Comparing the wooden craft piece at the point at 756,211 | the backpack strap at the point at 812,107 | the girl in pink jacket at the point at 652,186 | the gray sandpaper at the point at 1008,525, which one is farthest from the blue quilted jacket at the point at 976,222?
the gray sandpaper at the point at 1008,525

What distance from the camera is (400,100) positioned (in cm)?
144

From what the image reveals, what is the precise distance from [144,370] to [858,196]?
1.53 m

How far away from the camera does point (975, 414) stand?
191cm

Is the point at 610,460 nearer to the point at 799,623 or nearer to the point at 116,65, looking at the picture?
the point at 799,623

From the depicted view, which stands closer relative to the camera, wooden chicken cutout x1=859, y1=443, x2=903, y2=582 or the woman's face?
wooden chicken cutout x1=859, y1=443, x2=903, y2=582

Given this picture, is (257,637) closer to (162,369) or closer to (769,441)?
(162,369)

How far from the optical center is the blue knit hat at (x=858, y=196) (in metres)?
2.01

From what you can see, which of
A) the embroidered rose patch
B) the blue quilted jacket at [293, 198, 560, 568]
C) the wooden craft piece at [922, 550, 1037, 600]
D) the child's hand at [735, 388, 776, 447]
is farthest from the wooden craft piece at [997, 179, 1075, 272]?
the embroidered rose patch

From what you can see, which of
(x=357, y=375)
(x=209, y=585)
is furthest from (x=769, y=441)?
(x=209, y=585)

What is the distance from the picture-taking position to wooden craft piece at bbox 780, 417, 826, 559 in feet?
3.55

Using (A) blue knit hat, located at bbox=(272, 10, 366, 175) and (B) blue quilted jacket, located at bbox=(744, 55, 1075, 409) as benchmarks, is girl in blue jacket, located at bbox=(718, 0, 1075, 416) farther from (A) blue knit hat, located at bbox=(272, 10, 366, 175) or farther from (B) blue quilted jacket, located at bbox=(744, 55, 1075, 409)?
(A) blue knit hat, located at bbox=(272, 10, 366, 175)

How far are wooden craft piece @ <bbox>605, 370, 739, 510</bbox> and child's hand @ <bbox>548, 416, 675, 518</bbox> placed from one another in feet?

########################################

> _Stated problem_
Count the lines in the listing above that contain the string "sandpaper". Reply with the number alone.

> _Exercise solution_
2